It has been yet another positive day of trade for holders of Bellamy's Australia Ltd (ASX: BAL) shares.
In late morning trade the infant formula company's shares are up 10% to $15.76, having been up as much as 11.5% to $16.00 at one stage.
Why are they surging higher today?
With no news out of the company this morning, it appears investors have looked at the impressive A2 Milk Company Ltd (ASX: A2M) result as a sign of things to come when Bellamy's releases its results tomorrow.
This morning rival a2 Milk Company delivered total half-year revenue of NZ$434.7 million and half-year earnings before interest, tax, depreciation and amortisation (EBITDA) of NZ$143 million. This was an incredible 70% and 123% increase, respectively, on the prior corresponding period.

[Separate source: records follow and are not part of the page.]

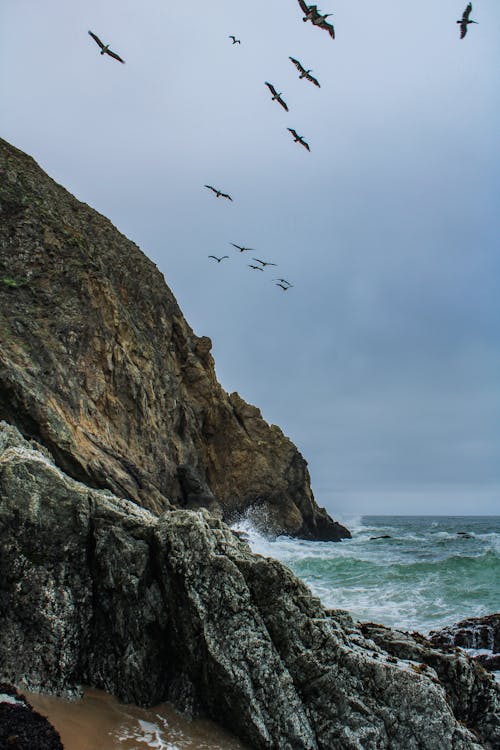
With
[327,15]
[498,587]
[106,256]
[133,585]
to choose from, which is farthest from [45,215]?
[498,587]

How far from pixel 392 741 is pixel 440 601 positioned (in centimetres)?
1232

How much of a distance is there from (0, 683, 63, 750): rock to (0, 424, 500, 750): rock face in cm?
62

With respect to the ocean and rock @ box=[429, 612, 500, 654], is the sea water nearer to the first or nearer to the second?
the ocean

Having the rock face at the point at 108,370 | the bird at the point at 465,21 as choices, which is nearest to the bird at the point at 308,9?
the bird at the point at 465,21

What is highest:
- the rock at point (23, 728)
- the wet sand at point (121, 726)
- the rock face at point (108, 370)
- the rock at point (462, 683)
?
the rock face at point (108, 370)

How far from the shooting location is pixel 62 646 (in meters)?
6.55

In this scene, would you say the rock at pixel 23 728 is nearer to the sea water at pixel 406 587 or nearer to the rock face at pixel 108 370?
the sea water at pixel 406 587

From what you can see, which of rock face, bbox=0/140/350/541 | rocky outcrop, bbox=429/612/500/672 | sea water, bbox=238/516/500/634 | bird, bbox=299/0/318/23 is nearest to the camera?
bird, bbox=299/0/318/23

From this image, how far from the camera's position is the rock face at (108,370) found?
19.6 meters

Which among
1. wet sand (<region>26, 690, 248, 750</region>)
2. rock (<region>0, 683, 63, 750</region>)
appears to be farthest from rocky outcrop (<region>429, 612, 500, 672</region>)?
rock (<region>0, 683, 63, 750</region>)

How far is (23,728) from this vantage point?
17.4 ft

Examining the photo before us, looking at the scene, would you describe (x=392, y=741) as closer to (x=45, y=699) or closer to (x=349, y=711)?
(x=349, y=711)

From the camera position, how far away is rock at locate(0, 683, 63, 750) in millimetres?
5102

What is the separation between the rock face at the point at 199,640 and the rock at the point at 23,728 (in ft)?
2.02
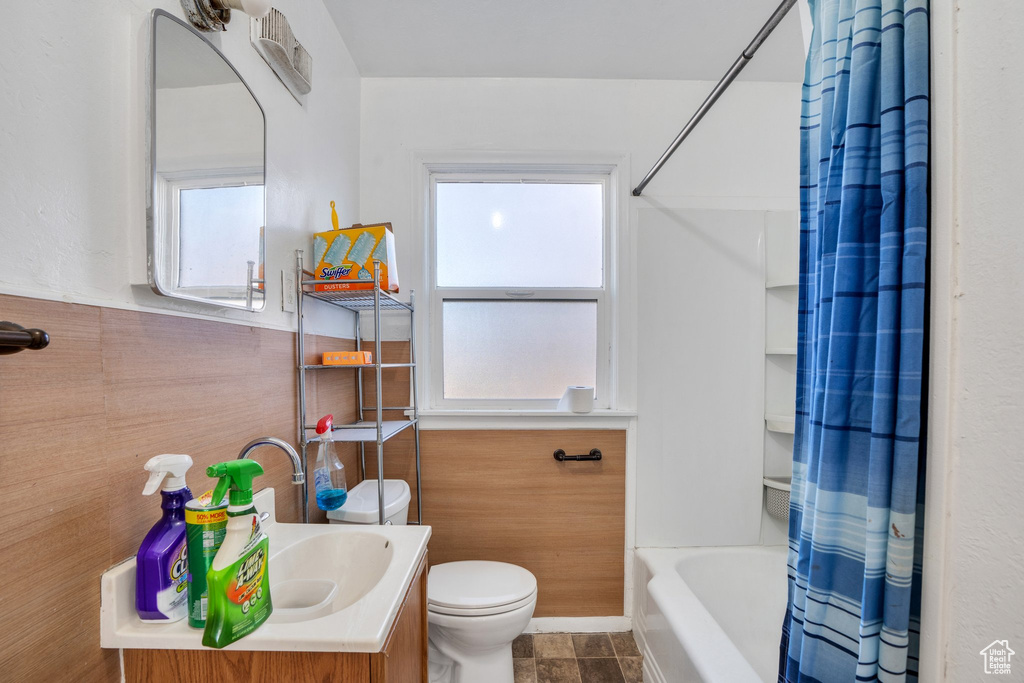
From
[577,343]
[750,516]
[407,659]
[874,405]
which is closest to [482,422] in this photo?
[577,343]

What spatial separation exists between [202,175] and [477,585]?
55.4 inches

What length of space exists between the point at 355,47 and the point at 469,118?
50 centimetres

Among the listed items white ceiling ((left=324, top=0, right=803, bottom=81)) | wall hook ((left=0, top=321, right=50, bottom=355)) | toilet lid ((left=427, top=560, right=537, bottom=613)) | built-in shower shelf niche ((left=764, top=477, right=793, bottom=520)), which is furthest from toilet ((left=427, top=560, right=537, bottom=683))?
white ceiling ((left=324, top=0, right=803, bottom=81))

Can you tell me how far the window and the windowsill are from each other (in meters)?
0.12

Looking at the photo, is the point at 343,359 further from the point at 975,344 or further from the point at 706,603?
the point at 706,603

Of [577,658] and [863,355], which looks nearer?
[863,355]

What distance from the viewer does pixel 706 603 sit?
1811 mm

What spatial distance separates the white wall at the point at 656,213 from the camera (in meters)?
1.94

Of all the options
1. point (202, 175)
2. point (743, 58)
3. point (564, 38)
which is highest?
point (564, 38)

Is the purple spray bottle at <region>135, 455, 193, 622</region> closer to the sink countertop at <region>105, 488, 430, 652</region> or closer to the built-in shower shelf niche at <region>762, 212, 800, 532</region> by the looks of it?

Once again, China was a key driver of this growth. Its China and Other Asia business recorded revenue growth of 204% to NZ$114.4 million and EBITDA growth of 252% to NZ$48.3 million.
This result was well ahead of the expectations of Goldman Sachs which I spoke about recently. Goldman had forecast sales of NZ$400.6 million and EBITDA of NZ$119.6 million.
Should you buy Bellamy's?
As I mentioned yesterday, the broker expects Bellamy's to deliver sales of $171 million and earnings before interest and tax of $34 million. This represents growth of 44% and 80%, respectively, on the prior corresponding period.
Whilst I think there's a strong chance that Bellamy's could outperform these expectations and even raise its full-year guidance again, I can't help but feel that its shares have now been priced for outperformance. Which could mean a significant sell-off if it fails to increase its guidance.
As a result, I think investors ought to resist the fear or missing out and wait for the Bellamy's release tomorrow before investing. If the result is merely in-line with prior expectations, investors may be presented with an opportunity to buy in at a more attractive price.